SOURCE DATA
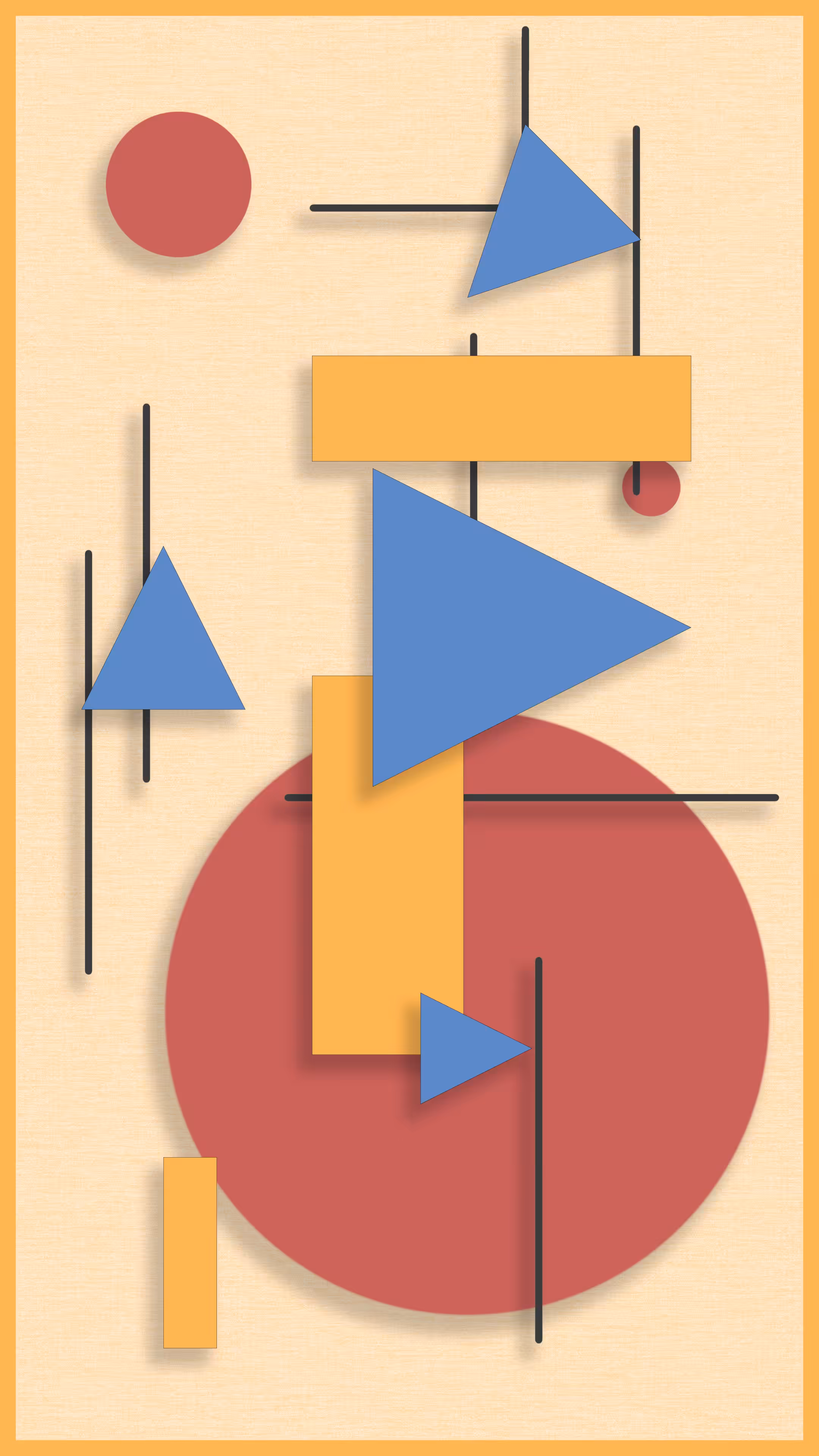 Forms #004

==

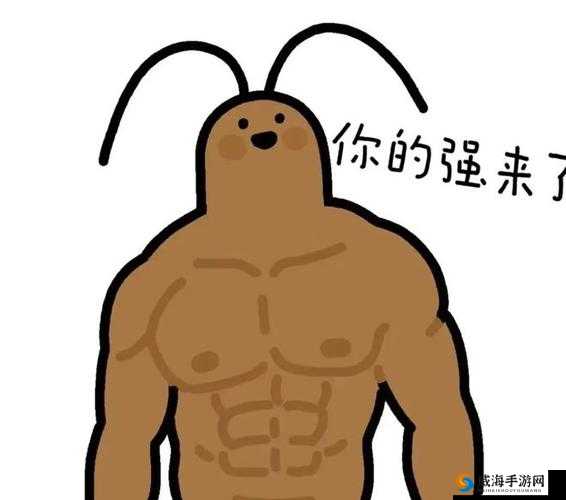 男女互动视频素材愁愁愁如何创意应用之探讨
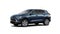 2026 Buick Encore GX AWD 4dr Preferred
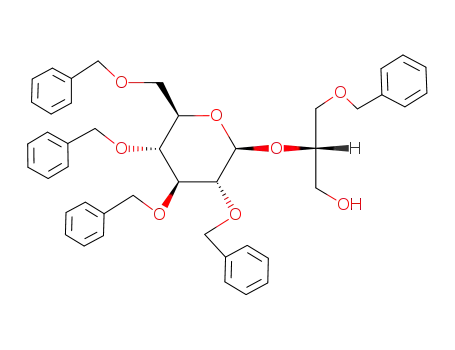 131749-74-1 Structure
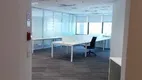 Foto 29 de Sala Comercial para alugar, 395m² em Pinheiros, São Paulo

GOAL OF THE EXERCISE
Retype the rows word for word, everything from the line containing "男女互动视频素材愁愁愁如何创意应用之探讨" down to the line containing "Foto 29 de Sala", both included. Leave the pictures out of your answer.

EXERCISE OUTPUT
 男女互动视频素材愁愁愁如何创意应用之探讨
 2026 Buick Encore GX AWD 4dr Preferred
 131749-74-1 Structure
 Foto 29 de Sala Comercial para alugar, 395m² em Pinheiros, São Paulo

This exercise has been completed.